Como siempre, no hay que dejar que los sucesos glamorosos impidan ver las largas y a menudo oscuras sagas de fracasos que éstos encubren.
De cualquier forma nuestros autores no ahorran halagos al “laissez faire”, aunque sin dejar de reconocer –por obra y gracia de esa inconsistencia siempre caritativa de los razonamientos ditirámbicos- que el mercado no es en todos los ámbitos lo suficientemente atractivo como para promover por sí solo el “interés” de la iniciativa privada. Quién si no entonces el defenestrado Estado, la Administración Central o lo que sea que dirija o determine será el encargado de poner fondos a disposición para promover una estrategia y que, ahora sí, la empresa privada retome el “interés” en asuntos científico-tecnológicos de carácter general o de incierto retorno. Los ejemplos del impacto movilizador que supone la liberación y aplicación de estos fondos son tan abrumadores, y es tal la escalada de innovaciones que suelen sucederlos, que huelga abundar en mayores comentarios.
Si es peculiar, por llamarlo de alguna manera, el pensamiento de los partidarios del “laissez faire” (que tan pronto descreen del papel de los organismos rectores como acuden a ellos cuando el mercado no proporciona el auxilio), queda sin embargo claro que, tal como todo parece indicar, es imposible pretender hoy un desarrollo sustentable del complejo científico-tecnológico sin contar con cuando menos un cierto apoyo de factores no enteramente determinados por el flujo de la oferta y la demanda y dotados con capacidad de inversión relevante. Factor que se refuerza en el caso de países dependientes, empobrecidos y con escasa o nula capacidad empresarial autónoma para proveer ese sustento en forma continuada y a escala.

Así pues, desde esta perspectiva, no sería posible la construcción de un sistema de producción científico-tecnológico librado exclusivamente a la aleatoriedad que imponen los mercados o a las demandas –más o menos inducidas, más o menos genuinas- que parten de los consumidores.
Lo anterior no desmerece en lo más mínimo el mentado “milagro de Occidente” (puesto en términos de multiplicador –y no por cierto de justo distribuidor- de la renta y las riquezas[5]), sino que a mi entender lo ubica en un marco más preciso que no apela al injustificable extremismo de esa mistificación del empresario oportunista, decidido y sin ataduras, como motor de desarrollo e innovación, y sí, en cambio, como uno de los factores del proceso, y, ¿por qué no?, acaso de los más importantes dentro del modo de producción capitalista.

▶ Datos registrados
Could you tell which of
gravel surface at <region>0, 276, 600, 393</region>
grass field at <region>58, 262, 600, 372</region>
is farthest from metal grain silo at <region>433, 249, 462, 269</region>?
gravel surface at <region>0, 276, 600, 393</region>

▶ Ejercicios
1. Edita el fragmento del texto sobre el desarrollo científico-tecnológico que empieza en «Así pues, desde» y termina en «de producción capitalista.», poniendo «usuarios» en lugar de «consumidores».
2. Contesta estas preguntas sobre el texto sobre el desarrollo científico-tecnológico:
(a) ¿A qué no ahorran halagos los autores?
(b) ¿En qué países se refuerza el factor de apoyo no determinado por la oferta y la demanda?
(c) ¿Cómo se llama el «milagro» que, según el autor, lo anterior no desmerece?
Para responder, apóyate únicamente en el texto sobre el desarrollo científico-tecnológico.

▶ Resultados
1.
Así pues, desde esta perspectiva, no sería posible la construcción de un sistema de producción científico-tecnológico librado exclusivamente a la aleatoriedad que imponen los mercados o a las demandas –más o menos inducidas, más o menos genuinas- que parten de los usuarios.
Lo anterior no desmerece en lo más mínimo el mentado “milagro de Occidente” (puesto en términos de multiplicador –y no por cierto de justo distribuidor- de la renta y las riquezas[5]), sino que a mi entender lo ubica en un marco más preciso que no apela al injustificable extremismo de esa mistificación del empresario oportunista, decidido y sin ataduras, como motor de desarrollo e innovación, y sí, en cambio, como uno de los factores del proceso, y, ¿por qué no?, acaso de los más importantes dentro del modo de producción capitalista.

2.
(a) Al «laissez faire».
(b) En los países dependientes, empobrecidos y con escasa o nula capacidad empresarial autónoma.
(c) El «milagro de Occidente».